1

I'm new to OpenMP. When I parallelize a for loop using

  #pragma omp parallel for num_threads(4)
  for(i=0;i<4;i++){
    //some parallelizable code
  }

Is it guaranteed that every thread takes one and only one value of i? How is the loop work divided among the threads in general when num_threads is not equal to or does not evenly divide the total number of times of the for loop? Is there a command I can use to specify that each thread takes only one value of i, or the number of values of i each thread takes?

Zhuoran He
  • 873
  • 9
  • 15
  • Hi, look at the schedule kw, https://msdn.microsoft.com/de-de/library/x5aw0hdf(v=vs.90).aspx – vadikrobot Sep 12 '16 at 07:25
  • As Microsoft supports only OpenMP 2.0, most other OpenMP implementations will have additional useful options. – tim18 Sep 12 '16 at 13:24
  • I find it constructive to [implement the scheduling yourself](https://stackoverflow.com/a/30591616/2542702). – Z boson Sep 13 '16 at 09:29

1 Answers1

4

The work division in a loop construct is decided by the schedule. If no schedule clause is present, the def-sched-var schedule is used, which is implementation defined.

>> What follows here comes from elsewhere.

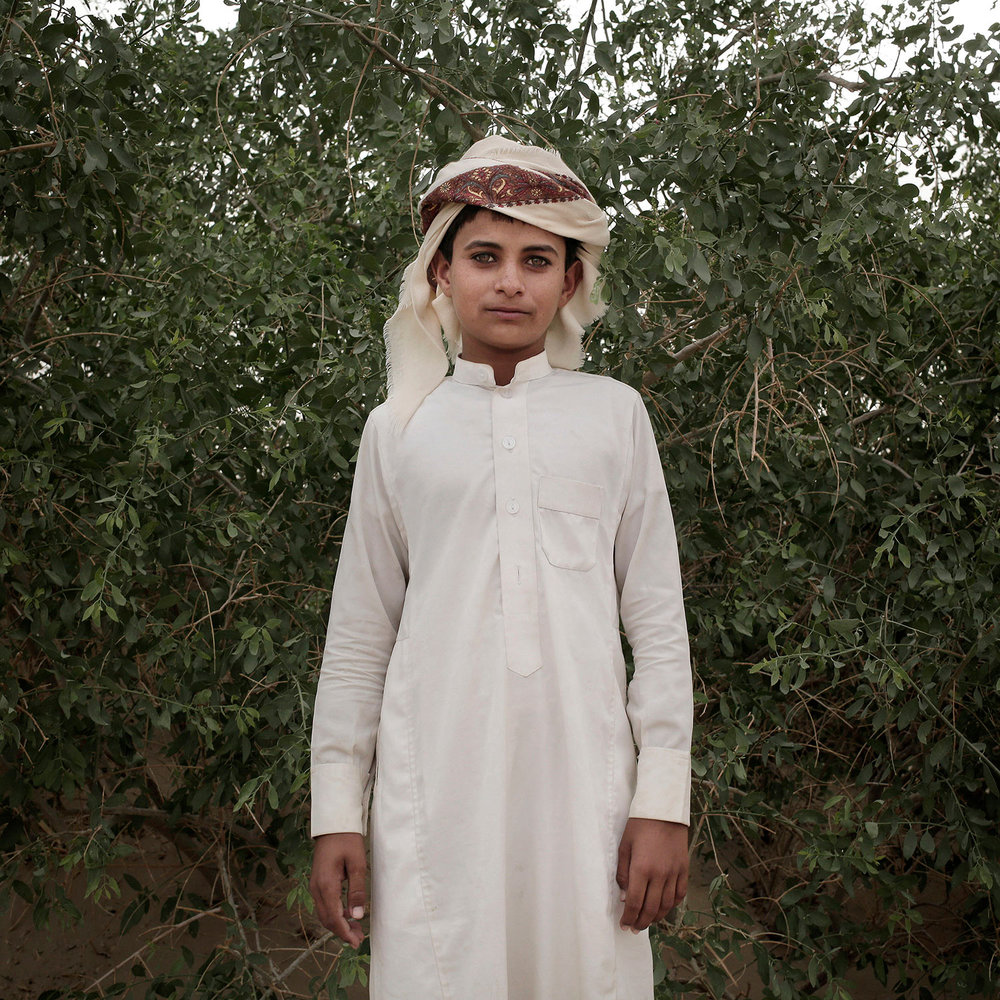 In this July 29, 2018 photo, a boy poses for a photograph at a displaced persons camp in Marib, Yemen. (AP Photo/Nariman El-Mofty)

You could use schedule (static, 1), which in your case guarantees that each thread will get exactly one value.

I highly recommend to take a look at the OpenMP specification, Table 2.5 and 2.7.1.1.

There may be legitimate reasons for making this kind of assumptions, but in general the correctness of your loop code should not depend on this. Primarily I would treat this as a performance-hint.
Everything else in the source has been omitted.